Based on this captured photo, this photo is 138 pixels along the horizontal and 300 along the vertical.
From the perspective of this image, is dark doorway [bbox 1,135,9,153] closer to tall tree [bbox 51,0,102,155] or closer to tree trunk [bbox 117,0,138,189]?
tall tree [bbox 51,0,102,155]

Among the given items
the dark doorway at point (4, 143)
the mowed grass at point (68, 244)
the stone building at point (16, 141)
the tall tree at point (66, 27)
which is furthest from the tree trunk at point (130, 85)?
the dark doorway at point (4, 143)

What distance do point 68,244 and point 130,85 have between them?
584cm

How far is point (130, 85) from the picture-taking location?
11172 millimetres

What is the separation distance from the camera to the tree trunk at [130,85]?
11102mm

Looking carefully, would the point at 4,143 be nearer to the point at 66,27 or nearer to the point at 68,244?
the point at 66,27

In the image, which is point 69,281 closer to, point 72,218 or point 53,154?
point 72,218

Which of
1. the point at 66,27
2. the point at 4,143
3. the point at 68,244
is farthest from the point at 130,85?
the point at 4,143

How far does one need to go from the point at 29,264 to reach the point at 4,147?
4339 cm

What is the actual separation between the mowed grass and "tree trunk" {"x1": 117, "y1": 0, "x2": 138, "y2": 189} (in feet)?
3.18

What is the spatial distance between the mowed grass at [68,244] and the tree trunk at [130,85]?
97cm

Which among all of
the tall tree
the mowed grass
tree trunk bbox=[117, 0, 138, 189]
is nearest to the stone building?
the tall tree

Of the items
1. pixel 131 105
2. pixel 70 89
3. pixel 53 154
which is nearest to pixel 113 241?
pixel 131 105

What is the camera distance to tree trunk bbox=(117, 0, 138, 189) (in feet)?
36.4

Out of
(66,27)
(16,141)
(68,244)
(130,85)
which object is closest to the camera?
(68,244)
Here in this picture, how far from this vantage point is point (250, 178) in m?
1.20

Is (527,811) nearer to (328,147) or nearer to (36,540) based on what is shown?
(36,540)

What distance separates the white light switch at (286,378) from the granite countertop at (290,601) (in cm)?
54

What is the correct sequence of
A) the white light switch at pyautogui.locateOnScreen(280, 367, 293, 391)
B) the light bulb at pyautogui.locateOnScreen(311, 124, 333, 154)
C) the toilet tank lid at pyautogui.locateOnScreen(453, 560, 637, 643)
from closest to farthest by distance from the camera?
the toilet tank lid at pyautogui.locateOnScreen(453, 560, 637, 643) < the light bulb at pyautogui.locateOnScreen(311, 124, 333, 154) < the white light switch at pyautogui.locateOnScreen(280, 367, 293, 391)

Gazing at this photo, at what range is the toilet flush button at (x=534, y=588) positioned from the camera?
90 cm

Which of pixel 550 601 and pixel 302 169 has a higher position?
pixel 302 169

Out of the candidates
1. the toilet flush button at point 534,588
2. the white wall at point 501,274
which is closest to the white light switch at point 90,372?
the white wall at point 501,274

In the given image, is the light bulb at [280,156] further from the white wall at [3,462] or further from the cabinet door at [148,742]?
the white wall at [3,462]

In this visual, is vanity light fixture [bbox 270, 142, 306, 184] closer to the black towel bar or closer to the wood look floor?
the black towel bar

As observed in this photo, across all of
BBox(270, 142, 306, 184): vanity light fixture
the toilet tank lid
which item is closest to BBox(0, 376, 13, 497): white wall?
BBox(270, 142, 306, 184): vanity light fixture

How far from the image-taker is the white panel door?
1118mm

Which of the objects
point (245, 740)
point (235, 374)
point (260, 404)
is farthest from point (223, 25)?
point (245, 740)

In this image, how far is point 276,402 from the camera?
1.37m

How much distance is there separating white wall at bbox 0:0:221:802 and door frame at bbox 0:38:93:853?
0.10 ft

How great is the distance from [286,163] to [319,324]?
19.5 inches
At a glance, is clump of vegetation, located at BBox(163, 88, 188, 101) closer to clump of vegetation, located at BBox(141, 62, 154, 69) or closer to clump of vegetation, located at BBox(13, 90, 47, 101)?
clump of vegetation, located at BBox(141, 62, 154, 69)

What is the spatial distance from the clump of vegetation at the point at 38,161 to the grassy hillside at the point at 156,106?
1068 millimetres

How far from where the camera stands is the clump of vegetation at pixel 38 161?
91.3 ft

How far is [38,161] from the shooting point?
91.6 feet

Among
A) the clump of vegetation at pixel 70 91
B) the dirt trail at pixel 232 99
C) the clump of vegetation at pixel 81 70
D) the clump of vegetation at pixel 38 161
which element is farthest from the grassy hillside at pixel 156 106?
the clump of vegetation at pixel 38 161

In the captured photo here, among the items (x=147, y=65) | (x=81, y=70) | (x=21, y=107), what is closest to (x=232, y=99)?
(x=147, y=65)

#### EXERCISE PROMPT
From the line with "How far from the" to the last line of the material, give every line again exactly, and only those lines.

#### OUTPUT OF THE EXERCISE
How far from the image-taker is the white panel door?
1118mm

Which of the objects
point (245, 740)
point (235, 374)
point (260, 404)
is farthest from point (223, 25)?
point (245, 740)

In this image, how far is point 276,402 from the camera?
1.37m

How much distance is there separating white wall at bbox 0:0:221:802 and door frame at bbox 0:38:93:853?
0.10 ft

How great is the distance from [286,163] to [319,324]?
19.5 inches
At a glance, is clump of vegetation, located at BBox(163, 88, 188, 101) closer to clump of vegetation, located at BBox(141, 62, 154, 69) or closer to clump of vegetation, located at BBox(13, 90, 47, 101)?
clump of vegetation, located at BBox(141, 62, 154, 69)

What is the spatial distance from the clump of vegetation at the point at 38,161 to the grassy hillside at the point at 156,106?
1068 millimetres

How far from where the camera stands is the clump of vegetation at pixel 38 161?
91.3 ft

How far is [38,161] from the shooting point?
91.6 feet

Among
A) the clump of vegetation at pixel 70 91
B) the dirt trail at pixel 232 99
C) the clump of vegetation at pixel 81 70
D) the clump of vegetation at pixel 38 161
which element is farthest from the grassy hillside at pixel 156 106?
the clump of vegetation at pixel 38 161

In the captured photo here, among the items (x=147, y=65) | (x=81, y=70) | (x=21, y=107), what is closest to (x=232, y=99)?
(x=147, y=65)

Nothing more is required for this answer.